Go to http://kingdb.org to find the source code, documentation and benchmarks.
KingDB is interesting for many reasons:
- Fast for heavy write workloads and random reads.
- The architecture, code, and data format are simple.
- Multipart API to read and write large entries in smaller parts.
- Multiple threads can access the same database safely.
- Crash-proof: nothing ever gets overwritten.
- Iterators and read-only consistent snapshots.
- Compaction happens in a background thread, and does not block reads or writes.
- The data format allows hot backups to be made.
- Covered by unit tests.
Version 0.9.0 is still alpha code, therefore even if KingDB has many unit tests that ensure the stability of its core components, make sure you run tests in your own environment before using KingDB in production. New features and optimizations will come along the way.
Over the coming weeks I will publish the last articles for the IKVS series, which will cover the architecture and data format of KingDB.
Great work!
At the first glance, I noticed you do not use external libraries. Do you have any plan to migrate to something more familiar to the others? Maybe Boost for the fundamentals and log4cplus, cryptopp for etc.
Thanks! As you have probably already seen, I have included external implementations of CRC32C, xxHash and LZ4, because they are complex and they solve very specific problems, so it made perfect sense to just reuse foolproof code rather than try to reimplement my own versions. I will add external libraries only when it is justified, that is if the component is very complex and/or if there is a clear gain for adding it.
It always seems like a great idea to reuse libraries that already implement a functionality that you want, but most of the time, you only need one feature out of the 20 that the library offers, and you end up having to include the entire thing just for that. Using external libraries sometimes feels too much like wearing someone else’s underwear. This is why in KingDB, for every component that is simple enough I’d rather limit dependencies as much as possible and have my own small implementation of it, finely tuned to solve exactly the problem that I have and nothing more. It’s obviously a tradeoff that needs to be assessed on a case-by-case basis, but that’s the idea. And finally, “familiar” is tricky, because what is familiar to someone will always be foreign to someone else.
Emmanuel, thank you a lot for your great blog.
One of the major restrictions of LevelDB is that it can not be used in a multiprocess environment. Is it possible to open KingDB from several processes at least in read-only mode?
Hello Pavel!
When KingDB v0.9.0 opens a database, it acquires a lock from the operating system, therefore only one process can access a database at any given time. But you can go around that, and here are two options:
1. The easiest is to use KingServer and have your processes on the same machine connect to it. That will create some overhead in the kernel, but because it’s in the same machine, at least you won’t have any network latency issues. The best you can do is try it, do some benchmarking, and see if it’s fast enough for your use case. You can find more in the documentation for KingServer [1].

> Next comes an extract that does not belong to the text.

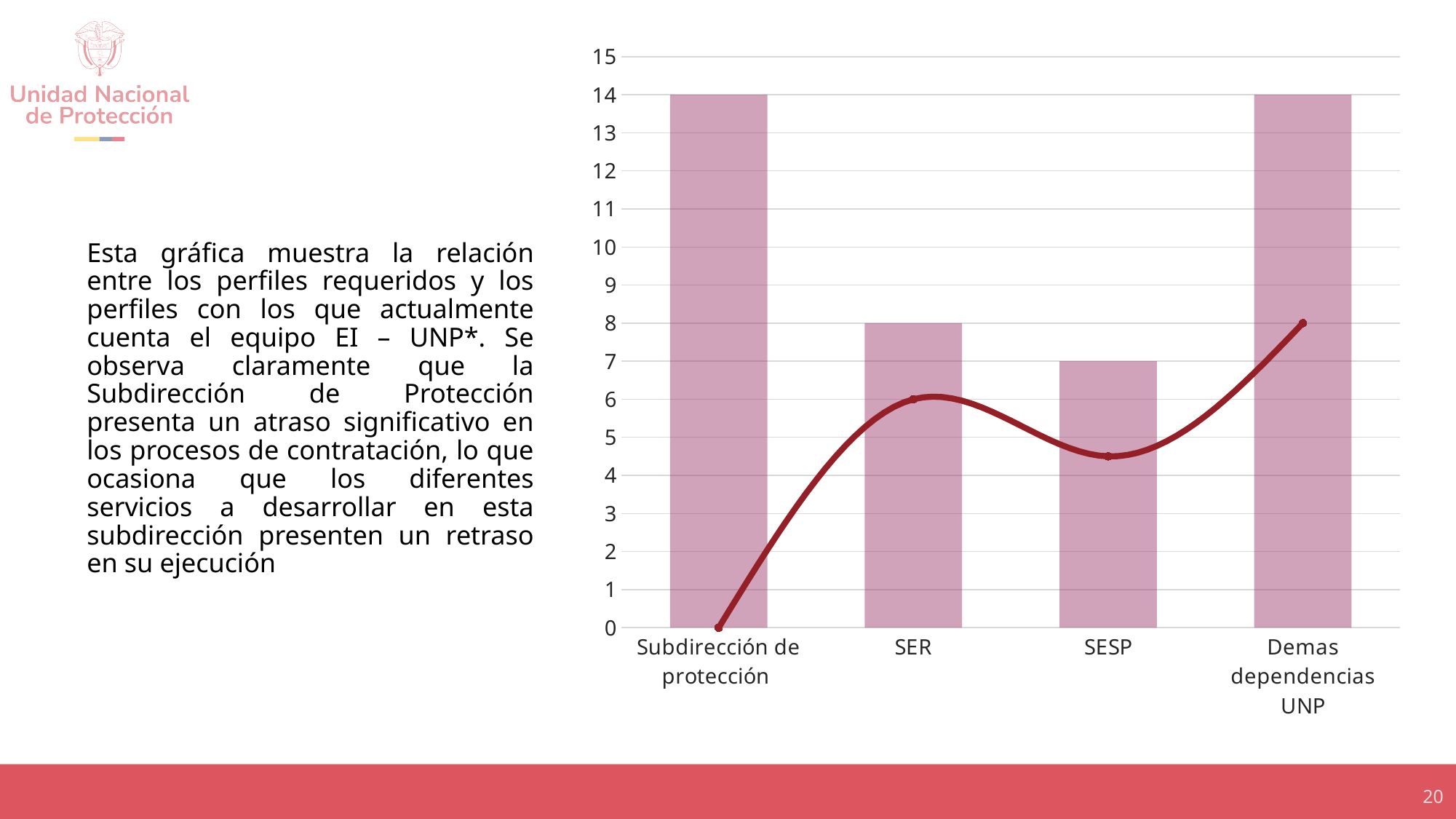
What is the value of the line point for SER? 6 What is the value of the line point for Demas dependencias UNP? 8 Which category has the lowest line point? Subdirección de protección Is the line point for SESP greater or less than 5? less Which is larger, the bar for SER or the bar for SESP? SER How many categories are shown on the x axis? 4 What is the value of the bar for SER? 8 What is the value of the bar for SESP? 7 Which category has the highest line point? Demas dependencias UNP What is the value of the bar for Subdirección de protección? 14 What is the difference between the bar value and the line value for Subdirección de protección? 14 Which category has the lowest bar? SESP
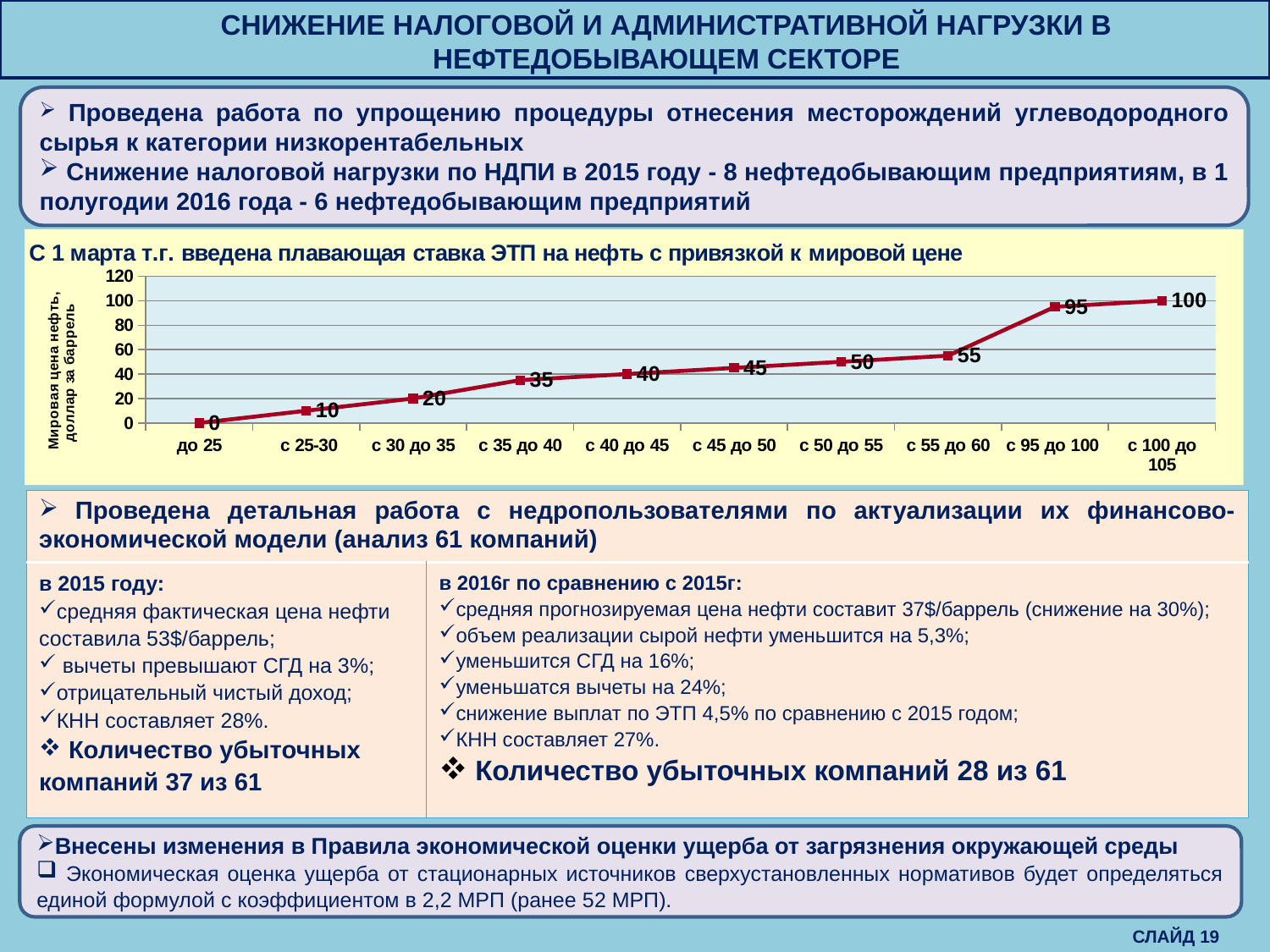
What is the value for the category "с 55 до 60"? 55 Which category has the highest value? с 100 до 105 What type of chart is shown on the slide? line chart What is the label of the vertical axis of the chart? Мировая цена нефть, доллар за баррель What is the value for the category "с 35 до 40"? 35 Which is larger, the value for "с 30 до 35" or the value for "с 45 до 50"? с 45 до 50 What is the difference between the values for "с 95 до 100" and "с 55 до 60"? 40 What is the value for the category "до 25"? 0 How many categories are plotted along the x axis of the chart? 10 What is the value for the category "с 95 до 100"? 95 Do the values rise or fall along the x axis from "до 25" to "с 100 до 105"? rise Which category has the lowest value? до 25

2. If you want to avoid using KingServer and you can guarantee that once your data has been written, no process will write to it and all processes are read-only, then you can comment out the locking from the KingDB source code, on lines 106-110 in the file “interface/database.h” [2]. The drawback is that every process that opens the database will create its own index, therefore you will have data duplication in the RAM, but if your dataset is not too large it’s maybe something you can live with. That is only for the index though, the data in the HSTable files will be shared among all processes, so no overhead there.
I hope this helps!
[1] https://github.com/goossaert/kingdb/blob/master/doc/kingserver.md
[2] https://github.com/goossaert/kingdb/blob/58994280e789fc7248d61371f03a6c04c844c197/interface/database.h#L106
Thanks for reply, Emmanuel
Unfortunately neither 1st or 2nd option are workable on iOS. I can not use the 1st one because there is no way to launch daemons in iOS. The 2nd option is not useful because it should be possible for both application and extension processes update metadata’s cache at the same time.
Indeed, that won’t work on iOS. Have you tried LMDB already? It supports multi-process concurrency, hopefully that can solve you problem: http://symas.com/mdb/
OMG… LMDB even supports readonly snapshots while reading from a cursor within a single transaction. I’ll try it ASAP.